Saturday was my first class. It was good, I guess. But it was less of the exhilarating freedom of flying so fast and more of the nitty-gritty details of learning to propel myself backwards. And when I say “propel,” I mean propel is the goal, but it’s a little more tedious than that right now. It’s slowly sliding and scraping my way across the surface and ending up facing forward again before I even know what happened.
I think that’s an accurate reflection of my life right now. There was a time when I just blindly soared through it, laughing and living it up. I’m in a different season right now—a more intentional one. I’m studying the mechanics of it, learning how to do it right. I’m just slowly scraping by right now, but I am okay with that.
Because one day soon, I’m going to know how to twirl.
And so, my darlings, I will leave you with this:
Do something that makes you feel alive.
Because we all need to learn how to take the breathless, fearful step Off the Deep End.
I needed this right now. I needed to be reminded that yes, stepping off the deep end is actually hard and not so glamorous all the time. I’m in that hard learning-to-skate-backwards season right now but once in a while I catch my breath from the seconds I find myself twirling. Yeah, it’s worth it. Thank you, Rebekah!
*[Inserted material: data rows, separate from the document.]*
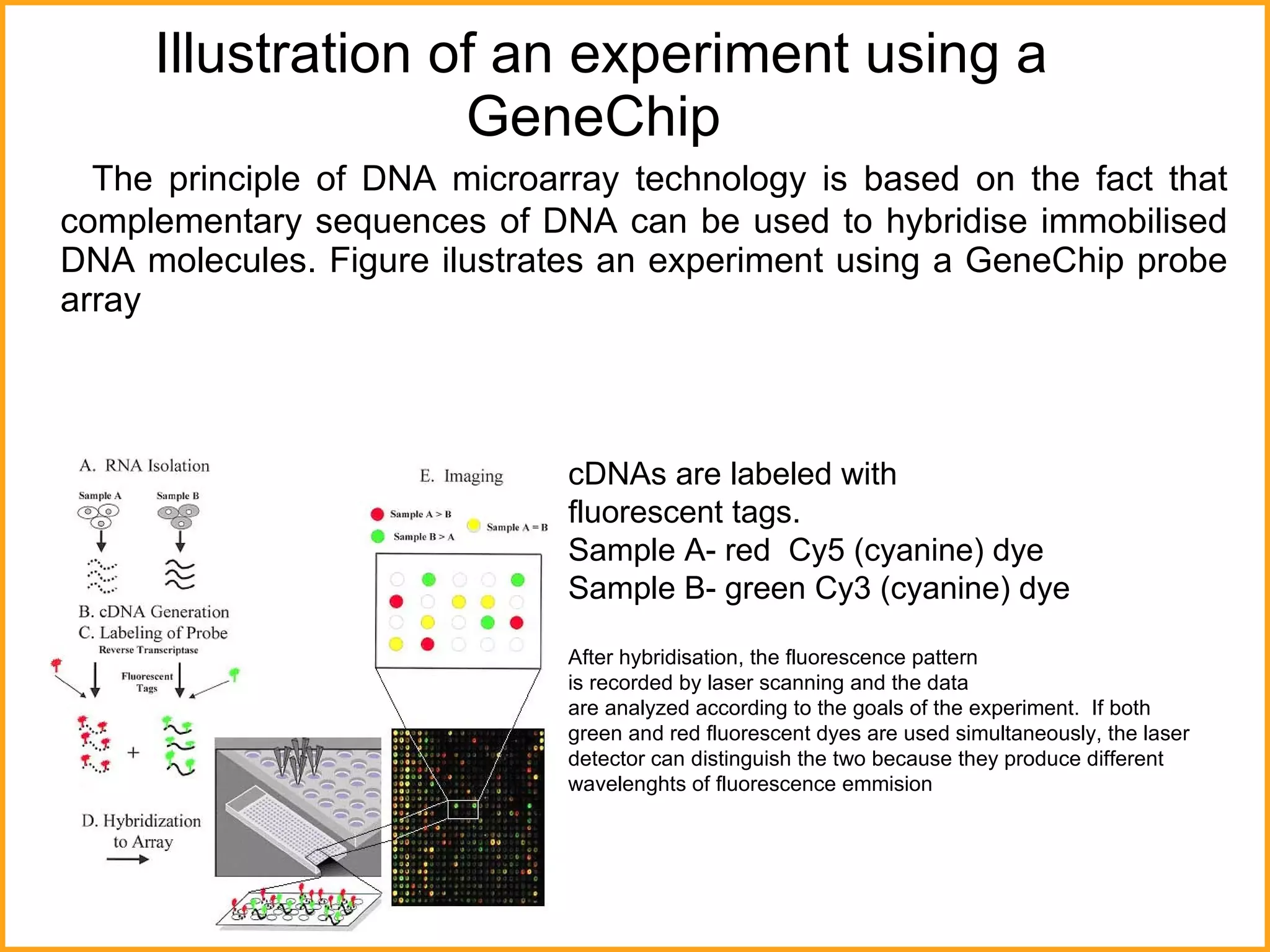 Illustration of an experiment using a GeneChip

The principle of DNA microarray technology is based on the fact that complementary sequences of DNA can be used to hybridise immobilised DNA molecules. Figure ilustrates an experiment using a GeneChip probe array

A. RNA Isolation

Sample A

Sample B

B. cDNA Generation

C. Labeling of Probe

Reverse Transcriptase

Fluorescent Tags

+

D. Hybridization to Array

E. Imaging

Sample A > B

Sample B > A

Sample A = B

cDNAs are labeled with fluorescent tags.
Sample A- red Cy5 (cyanine) dye
Sample B- green Cy3 (cyanine) dye

After hybridisation, the fluorescence pattern is recorded by laser scanning and the data are analyzed according to the goals of the experiment. If both green and red fluorescent dyes are used simultaneously, the laser detector can distinguish the two because they produce different wavelenghts of fluorescence emmision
You know, it’s funny. When I started writing this post, it was going to be an encouragement to leap off the deep end and pursue something you love. It wasn’t until I started writing about skating that I realized how accurately it sums up the last two years of my life. I never realized how important the mechanics were until God threw me into situations where I felt getting it “right” was absolutely crucial. It makes me wish I had started ice skating a long time ago, as it would have eliminated the many months of discontent it took me to learn that lesson. Oh well. I guess that was a lesson in itself.